PA. For starters, NOW was in the market for one of L.B. Bohle’s core solutions: precision blending equipment. During a series of discussions over a few months, the engineering and sales team at L.B. Bohle checked all the boxes.

Photo courtesy of LB Bohle
 
“As the dialogue with L.B. Bohle progressed and deepened, I realized there was value in an even broader engagement,” said Marrero. “Given the unprecedented scope of the project, partnering with a single, trustworthy equipment supplier rather than dozens of different vendors had its obvious benefits.”
 
In other words, while NOW looked to scale up production, it made sense to scale down the number of equipment vendors involved. Marrero’s goal was clear: simplify NOW’s ambitious, complicated goal by embracing turnkey solutions wherever prudent.
 
Of course, that approach only works if an equipment vendor can offer seamless, precision manufacturing machinery that addresses a series of critical production line steps. As the relationship continued to expand, NOW expressed interest in a variety of process machines, an assortment including eight dispensing suites, two tablet coaters, two roller compactors, two large blenders, and various sizes of stationary lifters, as well as several tablet and powder intermediate bulk containers (IBCs).
 
L.B. Bohle was able to offer a “try before you buy” process aimed at proving the integrated systems’ viability for various NOW products. This approach was a key selling point, since the company’s newly designed facility was configured to run hundreds of different products, often at significantly larger batch sizes than before.

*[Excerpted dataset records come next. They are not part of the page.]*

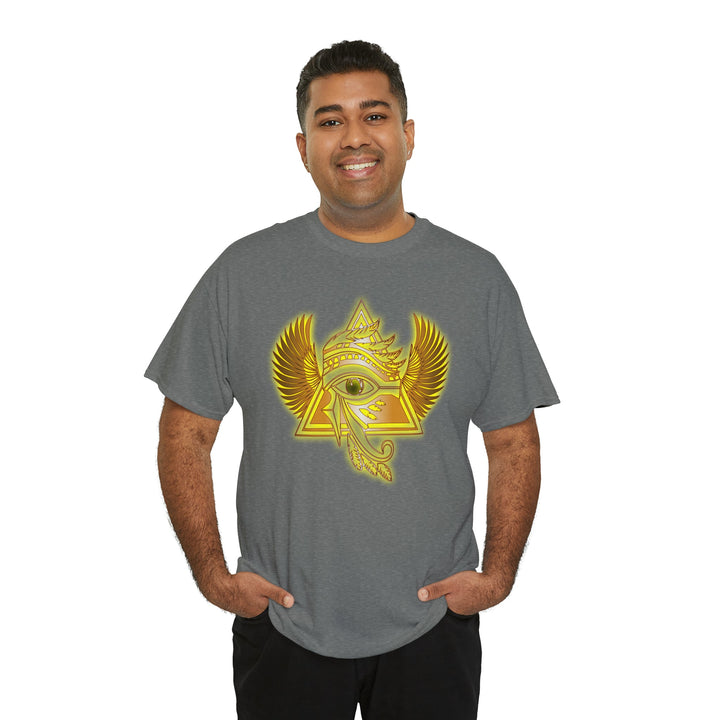 Egyptian Pyramid All-Seeing-Eye - Unisex Heavy Cotton Tee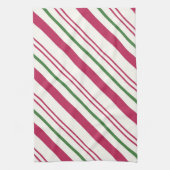 キャンディーケーンクリスマスホリデー キッチンタオル (縦)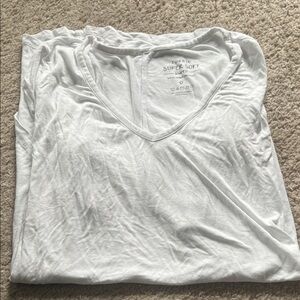 Torrid White V-Neck Super Soft Tee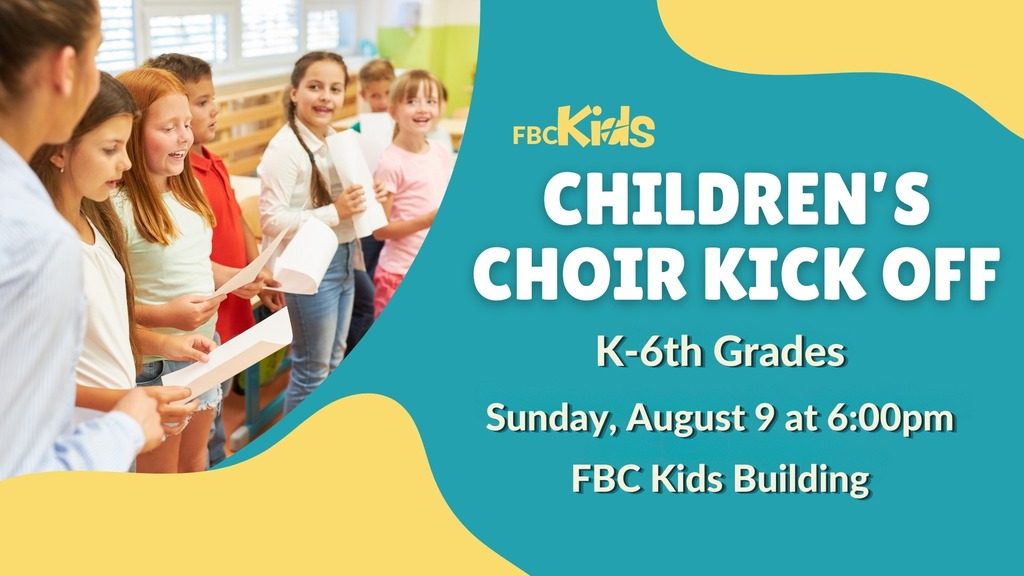 Children's Choir Kickoff Photo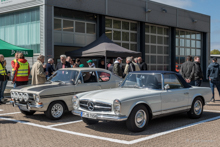 v.li.: Opel Kadett L Rallye Kiemencoupe - B-Modell - Mercedes-Benz SL W 113 Pagode (1963-71)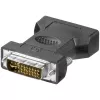 LogiLink AD0001 Adaptador DVI-I a VGA, conector macho DVI-I a conector hembra HD15, 1080p, Negro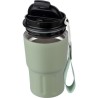 Mug isotherme personnalisé en inox - Louisa Matières : bois Couleurs : gris impression haute définition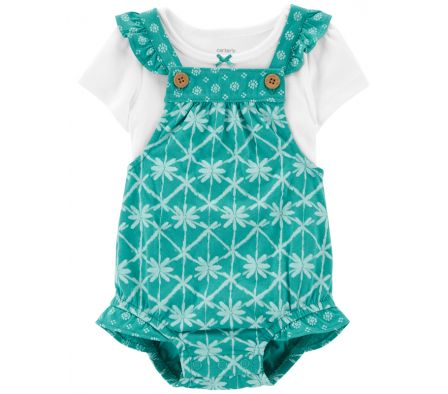 Carters Enterizo + Body Blanco 18M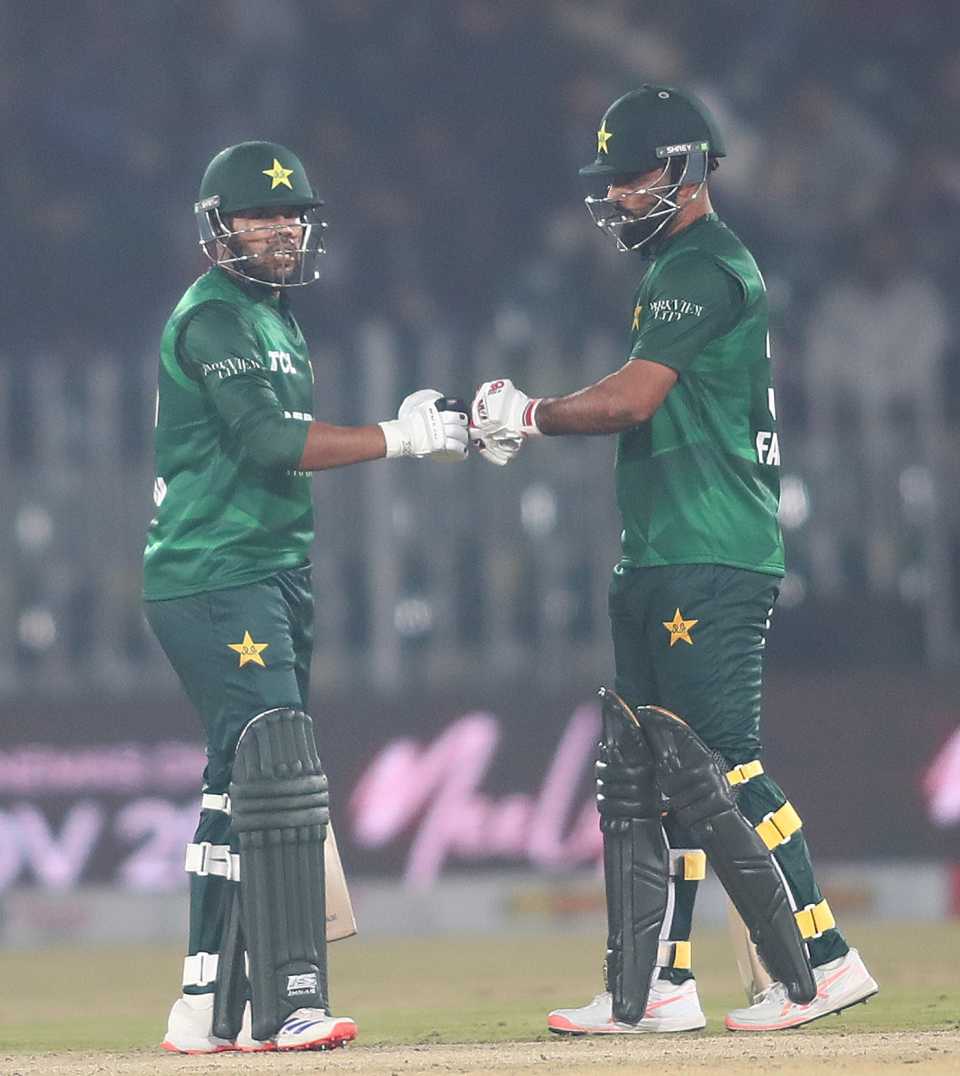 Fakhar Zaman and Usman Khan resurrected Pakistan's innings, 1st match, T20 tri-series, Rawalpindi, November 18, 2025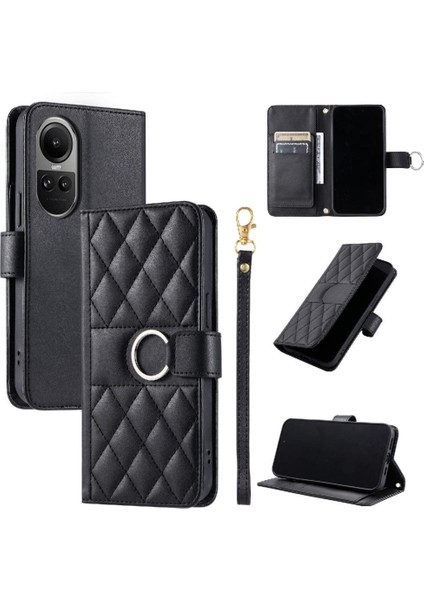 Oppo Reno 10 5g Bilek Kayışı Pu Deri Koruyucu Manyetik Için Flip Case (Yurt Dışından) indirimleri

Photo courtesy of LB Bohle

Understanding that transitioning to new processing equipment would mean transferring recipes from legacy machines, the engineering team at NOW was invited to L.B. Bohle’s Warminster, PA Service Center to conduct trial runs. The exercise answered any remaining questions about maintaining recipe consistency and uncompromising product quality despite much higher overall output.
 
Over a period of about three weeks, the demonstrations amounted to a sort of “pre-validation.” All systems were now a “go” for installation in the new plant.
 
“The opportunity for us to ‘show our work and process competence’ was a key element to this project—especially considering how far-reaching it was,” said Martin Hack, vice president and general manager for L.B. Bohle USA. “There’s a level of reassurance with knowing that a multi-million-dollar investment will meet expectations. It also helps minimize unforeseen challenges that can pop up with any major manufacturing process implementation.”
 
Ultimately, the results surpassed NOW’s goals for its state-of-the-art new facility. First and foremost, overall product yield grew in parallel with batch sizes, while the premium quality that NOW demands of its products was maintained.
 
Soon, other benefits became clear. The new production setup maximized manpower, as the same number of operators that were overseeing NOW’s legacy equipment production were now managing the expanded, higher-yield layout. Aided in part by larger batch sizes, machine uptime also increased—a key factor in meeting energy efficiency standards for the facility’s LEED Silver certification from the U.S. Green Building Council.
 
To date, NOW’s new facility has been operating for about a year and, according to Marrero, has been steadily ramping up to what he considers full capacity production. That the machinery still leaves ample room for future growth provides added peace of mind.
 
“With L.B. Bohle’s assistance, we were able to level up while expanding out—a best of both world’s scenario that often eludes manufacturers, especially in quality-critical sectors such as natural and nutritional products,” said Marrero. “We’re manufacturing more and more product with the heightened, consistent pharma-grade quality to which we’ve been committed since the company’s inception.”